The authors created Bespoke-Card, a system that builds custom tools to better estimate how many database records match certain queries. Instead of using one-size-fits-all guesses, it makes specific estimators designed for a given workload, using agents that design, code, and test them. This approach helps the database plan queries more efficiently, reducing runtime and improving estimate accuracy. It works quickly and cheaply, showing promise for improving database query planning beyond traditional or generic methods.

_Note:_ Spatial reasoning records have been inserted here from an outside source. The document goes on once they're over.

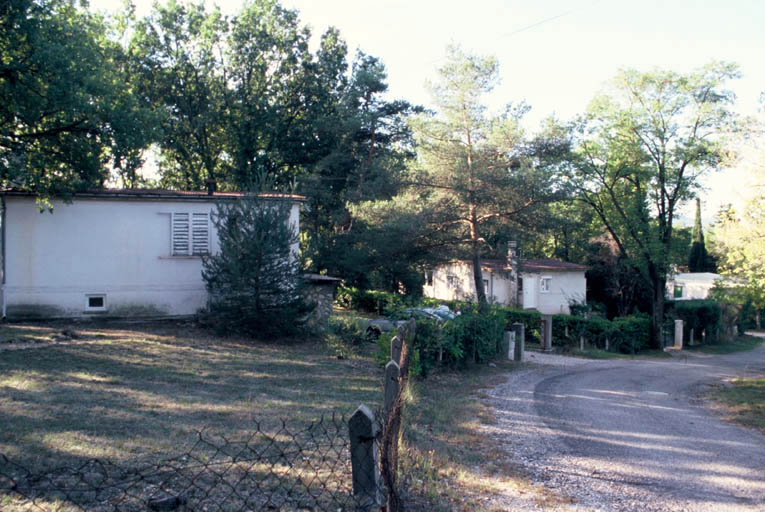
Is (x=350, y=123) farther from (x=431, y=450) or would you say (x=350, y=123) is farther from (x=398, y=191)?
(x=431, y=450)

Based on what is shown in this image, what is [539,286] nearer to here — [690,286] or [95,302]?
[690,286]

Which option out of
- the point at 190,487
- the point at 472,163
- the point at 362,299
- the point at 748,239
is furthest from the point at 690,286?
the point at 190,487

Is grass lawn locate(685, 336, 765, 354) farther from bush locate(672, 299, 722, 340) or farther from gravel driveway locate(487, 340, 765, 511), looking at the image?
gravel driveway locate(487, 340, 765, 511)

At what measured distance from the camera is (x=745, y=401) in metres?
12.1

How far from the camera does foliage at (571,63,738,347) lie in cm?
2816

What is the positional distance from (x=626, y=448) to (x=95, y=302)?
15.3 metres

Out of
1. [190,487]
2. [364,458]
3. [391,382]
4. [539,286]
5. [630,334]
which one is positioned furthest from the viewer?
[539,286]

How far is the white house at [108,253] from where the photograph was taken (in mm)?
16531

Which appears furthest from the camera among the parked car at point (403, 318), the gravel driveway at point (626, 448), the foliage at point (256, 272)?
the foliage at point (256, 272)

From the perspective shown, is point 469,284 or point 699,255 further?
point 699,255

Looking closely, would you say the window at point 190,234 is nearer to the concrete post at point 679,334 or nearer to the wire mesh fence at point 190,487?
the wire mesh fence at point 190,487

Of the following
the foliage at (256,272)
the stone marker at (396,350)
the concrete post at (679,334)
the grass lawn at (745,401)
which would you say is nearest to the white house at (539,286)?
the concrete post at (679,334)

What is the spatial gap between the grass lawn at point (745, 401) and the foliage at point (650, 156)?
562 inches

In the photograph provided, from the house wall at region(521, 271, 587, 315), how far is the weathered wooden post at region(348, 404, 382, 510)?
113 ft
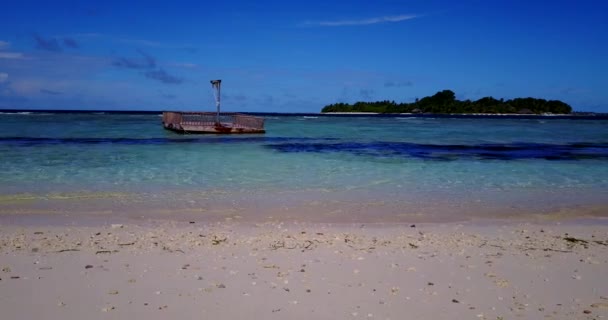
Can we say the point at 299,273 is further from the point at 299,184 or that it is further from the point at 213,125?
the point at 213,125

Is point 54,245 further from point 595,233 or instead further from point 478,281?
point 595,233

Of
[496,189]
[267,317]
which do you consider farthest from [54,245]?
[496,189]

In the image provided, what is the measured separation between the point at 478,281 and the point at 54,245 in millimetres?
4833

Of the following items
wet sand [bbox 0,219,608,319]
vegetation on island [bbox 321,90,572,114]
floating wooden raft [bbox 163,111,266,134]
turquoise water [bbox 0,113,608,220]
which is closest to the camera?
wet sand [bbox 0,219,608,319]

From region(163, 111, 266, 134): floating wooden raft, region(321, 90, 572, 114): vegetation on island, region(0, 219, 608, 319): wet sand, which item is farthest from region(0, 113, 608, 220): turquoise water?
region(321, 90, 572, 114): vegetation on island

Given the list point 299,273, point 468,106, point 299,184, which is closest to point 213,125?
point 299,184

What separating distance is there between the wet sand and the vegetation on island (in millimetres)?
165130

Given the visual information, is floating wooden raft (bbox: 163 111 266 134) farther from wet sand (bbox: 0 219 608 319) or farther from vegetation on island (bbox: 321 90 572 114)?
vegetation on island (bbox: 321 90 572 114)

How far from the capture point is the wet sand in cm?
440

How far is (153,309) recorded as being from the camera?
4352mm

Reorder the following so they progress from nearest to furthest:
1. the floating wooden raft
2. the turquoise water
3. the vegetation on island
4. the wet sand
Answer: the wet sand
the turquoise water
the floating wooden raft
the vegetation on island

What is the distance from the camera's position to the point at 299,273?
17.5 ft

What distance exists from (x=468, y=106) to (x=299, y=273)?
555 ft

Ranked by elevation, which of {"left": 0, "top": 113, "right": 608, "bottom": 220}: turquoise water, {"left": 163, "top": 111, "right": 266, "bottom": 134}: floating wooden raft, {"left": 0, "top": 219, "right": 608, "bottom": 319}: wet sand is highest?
{"left": 163, "top": 111, "right": 266, "bottom": 134}: floating wooden raft
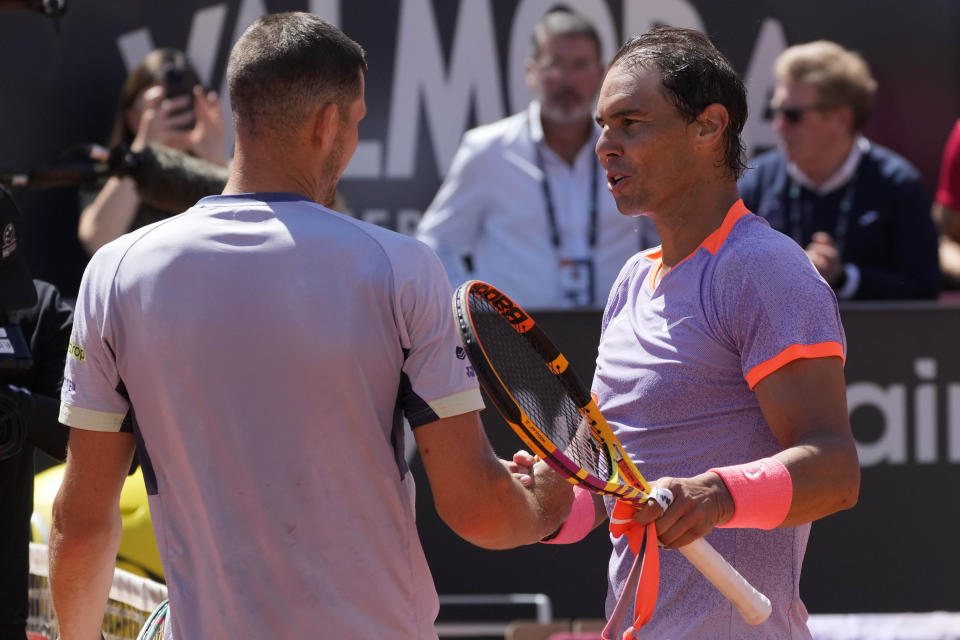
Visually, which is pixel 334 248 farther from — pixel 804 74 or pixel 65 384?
pixel 804 74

cardinality estimationquery optimizerPostgreSQLworkload-specific modelsq-errorregression analysisquery planningdatabase performancelearned estimatorssubplan
Authors
Johannes Wehrstein, Anton Winter, Timo Eckmann, Carsten Binnig
Abstract
Cardinality estimators are built to support arbitrary schemas and workloads, forcing them to rely on generic statistics even when the schema and workload is known in advance, leaving optimizers prone to large errors and poor plans. We present Bespoke-Card, an agent-driven system that synthesizes workload-specific cardinality estimators as executable code: a planning agent designs the estimators strategies, a coding agent implements them, and a validator scores the estimates against true cardinalities and PostgreSQL estimates, forming a robust and deterministic harness. Going beyond naive prompting, Bespoke-Card uses structured q-error feedback, regression analysis, concrete outlier subplans, a curriculum isolating join-only, filter-only, and full-subplan errors, and archival selection of the best implementation. Injecting its estimates into the optimizer cuts total PostgreSQL runtime on JOB by 33% and reduces median q-error over all JOB subplans by 41%, while synthesizing a strong estimator in under one hour for less than $10. Bespoke-Card is opening a new avenue for cardinality estimation next to classical generic estimators and learned estimator architectures.